Ma perché dovremmo interessarci di cosa succede nelle regioni più estreme della Terra? Lo spiega lo stesso Spolaor: “In alcune zone del mondo, gli effetti del cambiamento climatico sono amplificati. Qui le temperature stanno aumentando più rapidamente della media globale”.

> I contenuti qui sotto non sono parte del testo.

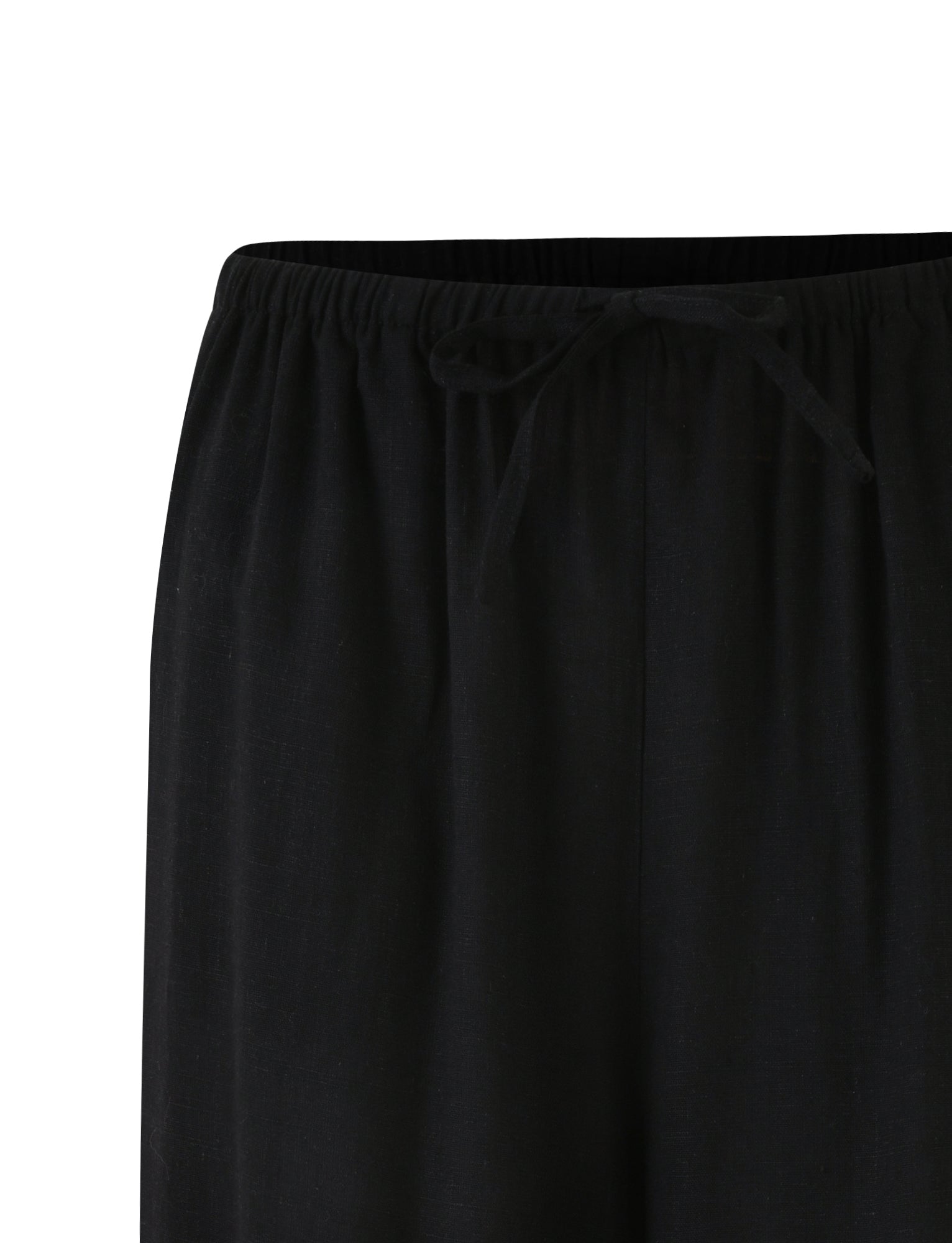 Close-up view of the waistband of a pair of black LAINEY PANT by TIGERMIST, featuring a drawstring tie in the center. The fabric appears lightweight and comfortable.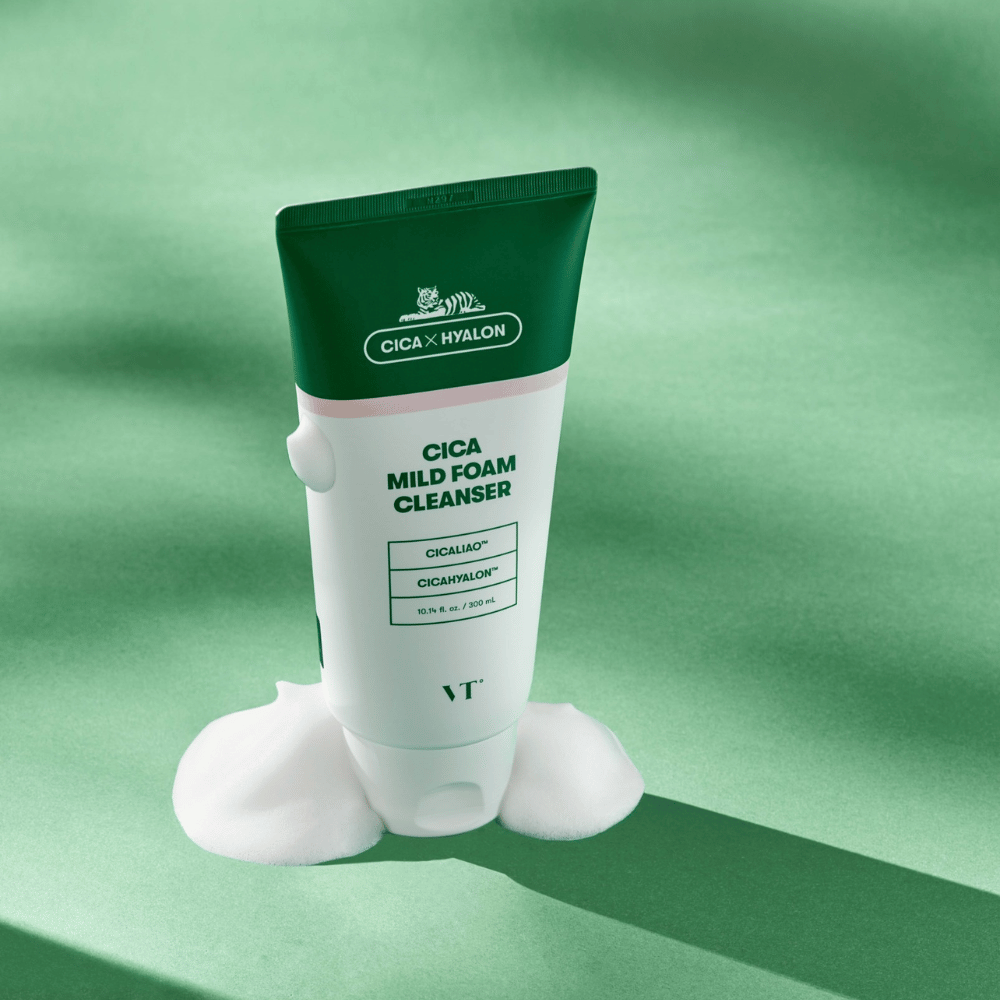 VT Cica Mild Foam Cleanser -tuubi seisoo vihreällä alustalla, jossa on vaahtoa pohjan ympärillä. Tuotteessa on vihreä ja valkoinen muotoilu ja sitä markkinoidaan CICALIAO™ ja CICAHYALON™ -aineilla.
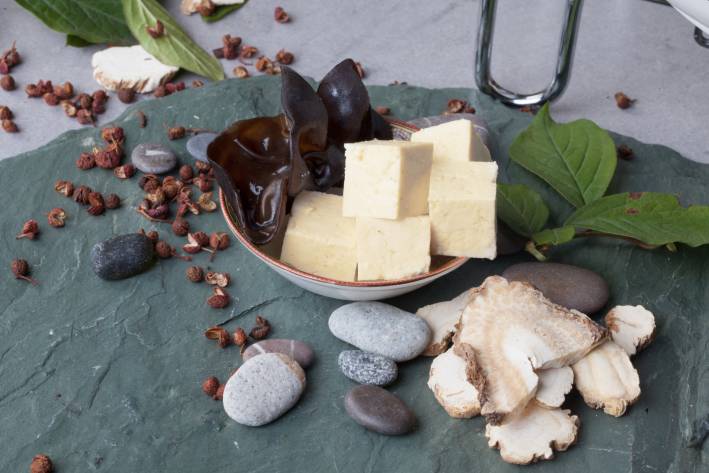 Shiitake mushrooms, tofu and basil on a stone slab.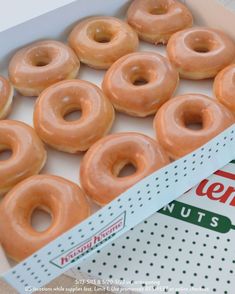 an open box of krispy kreme glazed donuts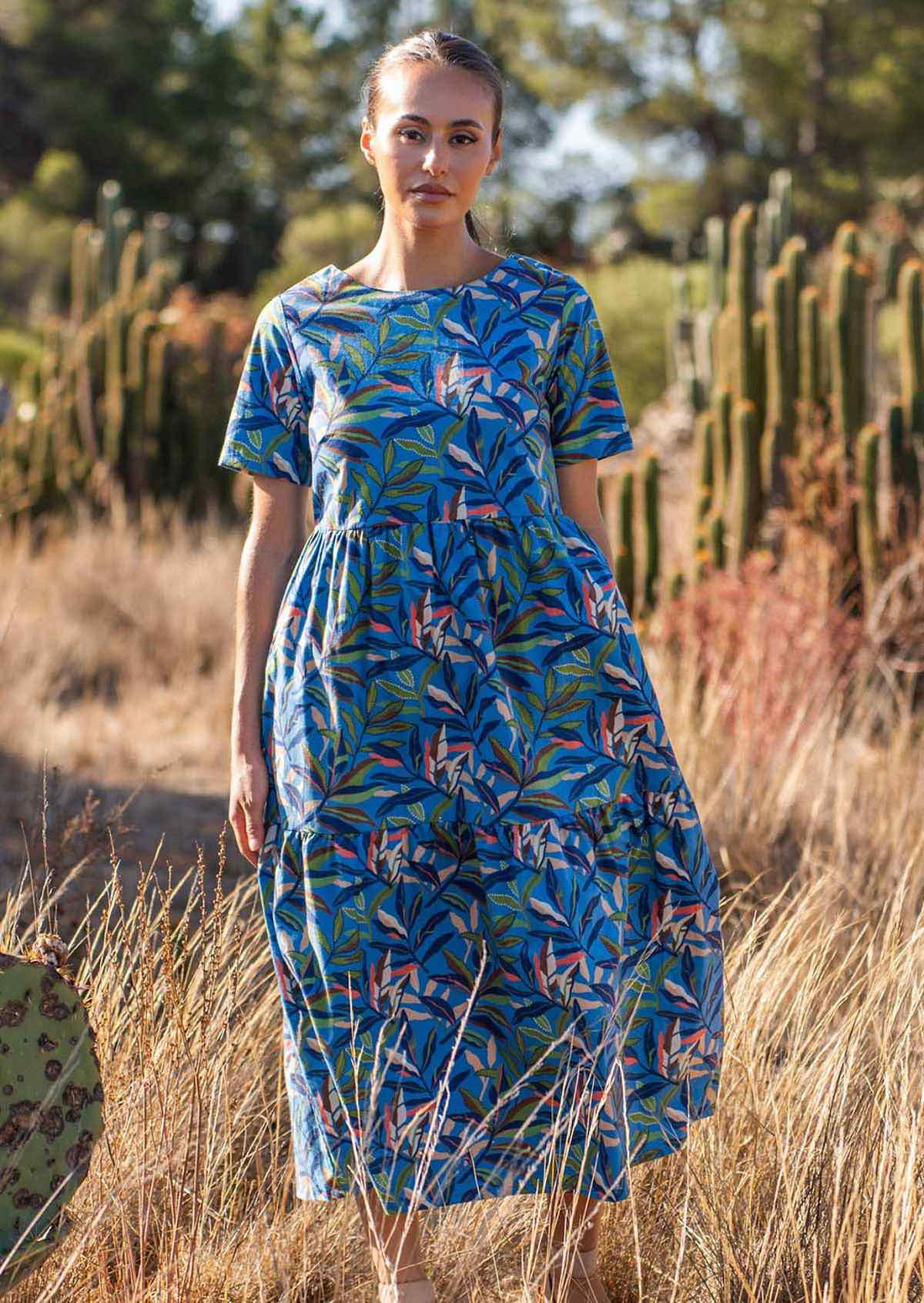 Woman wears cotton short sleeve midi length dress with high round neckline and tiered skirt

Il ricercatore Andrea Spolaor si collega agli Electric Days 2022 dalle isole Svalbard

Il problema per noi, come se quelli in posti più lontani non fossero abbastanza e non ci interessassero, è che “tutto ciò che avviene ai Poli viene poi trasferito alle medie e basse altitudini. Se l’Artico sta soffrendo – continua Spolaor –, altre zone del pianeta ne subiranno le conseguenze, prima o poi”.

Fare subito

Un esempio dovrebbe bastare: l’aumento anche di 1 grado solo della temperatura globale porterà sicuramente allo scioglimento dei ghiacciai, con un “fortissimo impatto sull’ecosistema artico”, che colpirà poi le altre zone del mondo nel giro di 10-30 anni. Le prime vittime saranno le persone che vivono sulle coste, cioè circa metà della popolazione.

E poi ci saranno gli allagamenti delle città e gli effetti sull’agricoltura. “Si sta facendo di più rispetto agli anni scorsi – conclude Spolaor –, ma non abbastanza. Dobbiamo agire ora, senza pensare che ambiente si autoregolerà”, è l’invito finale.